I’d say one of my biggest influences is actually music. I grew up playing percussion and carry a lot of that experience with me in the edit room when locating the internal rhythm of footage. I think it helps me build scenes that can affect a viewer on a corporeal level rather than just an intellectual one. In terms of film influences, Paris Is Burning, despite its thorny ethical history, was a formative film for me on a personal and creative level. The Paradise Lost trilogy and The Thin Blue Line had profound effects on me as well, cluing me in to the potential power of non-fiction as an agent of change.
Filmmaker: What editing system did you use, and why?
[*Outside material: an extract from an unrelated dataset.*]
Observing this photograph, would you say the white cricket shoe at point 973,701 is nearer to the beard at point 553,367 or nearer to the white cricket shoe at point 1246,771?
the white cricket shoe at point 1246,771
McNabb: We edited the film on Avid Media Composer. We were working with a huge amount of footage that spanned decades and a handful of mixed formats, so Avid’s media management kept the project nimble. Since Fred and I were editing the project at the same time, it also made it really easy to pass bins back and forth throughout the day without worrying about anything going offline. It helped to have our top-notch assistant editors—Raine Roberts, Hyeseung Kim, and Evgeniy Yavtushenko—along the way!
Filmmaker: What was the most difficult scene to cut and why? And how did you do it?
McNabb: The last ten to fifteen minutes of the film was probably one of the more difficult sequences to get right. The film was suffering from “multiple-ending” syndrome because we were trying to introduce too many new ideas too late in the film. We ultimately had to distill our smaller ideas into an overarching one, reorder some moments, and of course kill some darlings in order to streamline the sequence. Although it’s always difficult to leave some gems on the cutting room floor, the film as a whole is better for it.
Filmmaker: What role did VFX work, or compositing, or other post-production techniques play in terms of the final edit?
McNabb: Since “looking back” is a major theme in the film, we wanted to bring that feeling into the graphic treatment as well. Our graphics team did an incredible job taking the wealth of archival images we were using and creating the sense that the viewer is looking through old photo albums, something that Bethann herself does throughout the film as she writes her memoir.
Filmmaker: Finally, now that the process is over, what new meanings has the film taken on for you? What did you discover in the footage that you might not have seen initially, and how does your final understanding of the film differ from the understanding that you began with?
McNabb: Although Invisible Beauty is really about one woman—Bethann Hardison—what really became clear to me by the end of the film is the feeling of interconnectedness we share as humans. The aphorism “a rising tide lifts all boats” comes to mind. It’s something Bethann always knew to be true as she championed diversity throughout her career—looking out for the person next to us and creating equality across the board is something that really benefits all of us, and at the end of the day, just simply makes life more interesting and fruitful.